Recorded data:
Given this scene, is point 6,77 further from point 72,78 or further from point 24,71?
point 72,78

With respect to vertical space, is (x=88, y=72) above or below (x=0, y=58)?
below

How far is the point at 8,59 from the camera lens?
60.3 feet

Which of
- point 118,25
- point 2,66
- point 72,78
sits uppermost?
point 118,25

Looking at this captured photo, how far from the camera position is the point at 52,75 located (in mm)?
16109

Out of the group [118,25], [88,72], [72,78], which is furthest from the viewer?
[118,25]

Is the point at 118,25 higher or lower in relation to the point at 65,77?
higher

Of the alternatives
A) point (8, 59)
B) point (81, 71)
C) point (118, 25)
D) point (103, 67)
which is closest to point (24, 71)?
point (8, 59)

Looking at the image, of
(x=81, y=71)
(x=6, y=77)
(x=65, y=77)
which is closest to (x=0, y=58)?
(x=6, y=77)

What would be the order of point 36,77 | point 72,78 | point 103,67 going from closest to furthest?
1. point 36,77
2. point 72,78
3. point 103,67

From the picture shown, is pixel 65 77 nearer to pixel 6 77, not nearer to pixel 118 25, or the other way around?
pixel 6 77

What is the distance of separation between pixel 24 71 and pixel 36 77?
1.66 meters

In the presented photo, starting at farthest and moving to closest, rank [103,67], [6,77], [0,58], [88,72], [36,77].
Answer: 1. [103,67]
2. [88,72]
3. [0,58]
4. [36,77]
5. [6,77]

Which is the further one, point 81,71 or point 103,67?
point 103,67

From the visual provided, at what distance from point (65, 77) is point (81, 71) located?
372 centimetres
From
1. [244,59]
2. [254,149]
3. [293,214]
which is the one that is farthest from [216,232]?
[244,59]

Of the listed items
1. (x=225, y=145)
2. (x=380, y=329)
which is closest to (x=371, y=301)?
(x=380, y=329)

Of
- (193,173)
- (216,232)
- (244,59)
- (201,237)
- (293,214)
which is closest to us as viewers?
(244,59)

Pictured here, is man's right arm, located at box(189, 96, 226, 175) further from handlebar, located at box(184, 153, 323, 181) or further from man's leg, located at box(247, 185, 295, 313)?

What is required: Starting with the line that contains "In the presented", repeat each line through the last one exactly as it appears. Include both ends and nothing more.

Answer in full:
In the presented photo, starting at farthest and moving to closest, rank [103,67], [6,77], [0,58], [88,72], [36,77].
Answer: 1. [103,67]
2. [88,72]
3. [0,58]
4. [36,77]
5. [6,77]

Which is the further one, point 81,71 or point 103,67?
point 103,67

From the visual provided, at what distance from point (65, 77) is point (81, 71) located?
372 centimetres
From
1. [244,59]
2. [254,149]
3. [293,214]
which is the one that is farthest from [216,232]?
[244,59]

Of the listed items
1. (x=225, y=145)
2. (x=380, y=329)
which is closest to (x=371, y=301)?
(x=380, y=329)

Of
- (193,173)
- (216,232)
- (244,59)
- (201,237)
- (293,214)
which is closest to us as viewers?
(244,59)

Pictured here, is man's right arm, located at box(189, 96, 226, 175) further from handlebar, located at box(184, 153, 323, 181) or further from man's leg, located at box(247, 185, 295, 313)?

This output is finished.